The Prince of Wales will read the queen’s speech for the first time, which will be interpreted as a significant shift in his responsibilities as a king in waiting.
The Duke of Cambridge, also a future monarch, will attend the occasion for the first time.
The queen’s throne will remain empty in the House of Lords. The Prince of Wales and the Duchess of Cornwall, who is also attending, will sit in their usual seats.
Prince William will sit on the opposite side of his father to Camilla.
The state crown will still travel to Parliament.
“The queen continues to experience episodic mobility problems, and in consultation with her doctors has reluctantly decided that she will not attend the State Opening of Parliament tomorrow,” said Buckingham Palace.
“At her majesty’s request, and with the agreement of the relevant authorities, the Prince of Wales will read the queen’s speech on her majesty’s behalf, with the Duke of Cambridge also in attendance.”
No other functions have been delegated.
The mobility issues are said to be a continuation of the problems Queen Elizabeth has suffered since the autumn.

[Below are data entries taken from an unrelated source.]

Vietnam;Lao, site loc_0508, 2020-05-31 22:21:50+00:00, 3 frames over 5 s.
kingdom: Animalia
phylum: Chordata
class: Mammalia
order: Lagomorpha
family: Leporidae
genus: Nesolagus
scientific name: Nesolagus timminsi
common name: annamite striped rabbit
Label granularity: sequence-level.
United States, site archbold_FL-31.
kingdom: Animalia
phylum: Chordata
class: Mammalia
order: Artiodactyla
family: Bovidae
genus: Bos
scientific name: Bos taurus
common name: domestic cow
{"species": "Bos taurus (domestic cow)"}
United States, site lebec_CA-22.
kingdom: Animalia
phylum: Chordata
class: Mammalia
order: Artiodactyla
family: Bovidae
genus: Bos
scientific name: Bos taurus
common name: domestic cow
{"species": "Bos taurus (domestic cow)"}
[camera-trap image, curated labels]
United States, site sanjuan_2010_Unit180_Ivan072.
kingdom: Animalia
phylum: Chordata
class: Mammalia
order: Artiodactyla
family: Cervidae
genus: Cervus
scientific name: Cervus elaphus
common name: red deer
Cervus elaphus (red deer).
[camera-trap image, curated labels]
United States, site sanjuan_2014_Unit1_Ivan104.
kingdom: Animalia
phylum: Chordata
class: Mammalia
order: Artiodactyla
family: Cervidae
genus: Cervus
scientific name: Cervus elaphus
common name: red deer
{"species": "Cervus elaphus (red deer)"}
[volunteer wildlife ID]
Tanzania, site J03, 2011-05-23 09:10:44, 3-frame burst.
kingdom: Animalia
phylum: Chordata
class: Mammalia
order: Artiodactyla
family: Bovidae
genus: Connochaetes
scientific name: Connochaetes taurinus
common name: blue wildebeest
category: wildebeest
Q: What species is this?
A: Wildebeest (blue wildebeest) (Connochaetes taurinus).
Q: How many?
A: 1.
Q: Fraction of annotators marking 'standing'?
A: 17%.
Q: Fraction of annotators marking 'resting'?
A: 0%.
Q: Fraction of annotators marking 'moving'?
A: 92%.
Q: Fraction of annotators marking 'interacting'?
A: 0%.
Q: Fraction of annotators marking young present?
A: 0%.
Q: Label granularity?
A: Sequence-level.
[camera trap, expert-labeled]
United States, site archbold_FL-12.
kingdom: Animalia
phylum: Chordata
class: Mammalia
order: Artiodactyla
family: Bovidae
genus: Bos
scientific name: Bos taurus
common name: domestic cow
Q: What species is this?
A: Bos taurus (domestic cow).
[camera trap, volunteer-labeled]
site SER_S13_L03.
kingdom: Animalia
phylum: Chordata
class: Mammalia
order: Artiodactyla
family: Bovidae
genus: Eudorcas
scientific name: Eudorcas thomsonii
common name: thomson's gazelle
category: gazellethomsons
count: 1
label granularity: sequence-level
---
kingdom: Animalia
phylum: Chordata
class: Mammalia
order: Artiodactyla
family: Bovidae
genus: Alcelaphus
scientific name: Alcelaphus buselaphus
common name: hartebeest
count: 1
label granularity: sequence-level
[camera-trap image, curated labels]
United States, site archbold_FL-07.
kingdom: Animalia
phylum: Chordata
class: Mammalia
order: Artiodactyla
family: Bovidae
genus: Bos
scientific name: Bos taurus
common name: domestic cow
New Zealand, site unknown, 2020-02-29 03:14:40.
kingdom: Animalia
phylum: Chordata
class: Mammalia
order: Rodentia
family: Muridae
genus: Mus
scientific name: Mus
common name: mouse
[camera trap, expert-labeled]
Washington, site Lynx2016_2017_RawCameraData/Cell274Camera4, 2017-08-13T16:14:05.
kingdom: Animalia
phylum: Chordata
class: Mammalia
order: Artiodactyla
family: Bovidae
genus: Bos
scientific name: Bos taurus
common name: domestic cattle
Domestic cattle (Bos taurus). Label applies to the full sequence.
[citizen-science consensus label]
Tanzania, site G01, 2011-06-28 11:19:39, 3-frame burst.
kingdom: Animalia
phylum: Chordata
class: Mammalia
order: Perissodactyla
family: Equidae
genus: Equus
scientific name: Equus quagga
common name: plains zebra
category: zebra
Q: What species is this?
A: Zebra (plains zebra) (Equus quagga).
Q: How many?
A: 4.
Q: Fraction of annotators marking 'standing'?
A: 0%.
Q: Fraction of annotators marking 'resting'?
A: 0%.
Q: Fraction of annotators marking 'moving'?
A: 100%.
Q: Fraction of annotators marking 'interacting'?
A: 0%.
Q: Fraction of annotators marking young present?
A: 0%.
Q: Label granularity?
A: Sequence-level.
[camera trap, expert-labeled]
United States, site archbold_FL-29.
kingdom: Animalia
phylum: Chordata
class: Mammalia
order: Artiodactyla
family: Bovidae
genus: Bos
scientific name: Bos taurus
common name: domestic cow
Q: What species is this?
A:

“The prime minister fully respects the wishes of her majesty and is grateful to the Prince of Wales for agreeing to deliver the speech on her behalf,” said a Number 10 spokesman.
The queen is understood to have a busy diary at Windsor this week, with a call with Australia undertaken on Monday, and a planned online Privy Council and phone audience with the prime minister on Wednesday.
She is expected to undertake some private engagements later in the week.
It would be only the third time during her reign that Queen Elizabeth has not opened Parliament – and the first time in nearly 60 years.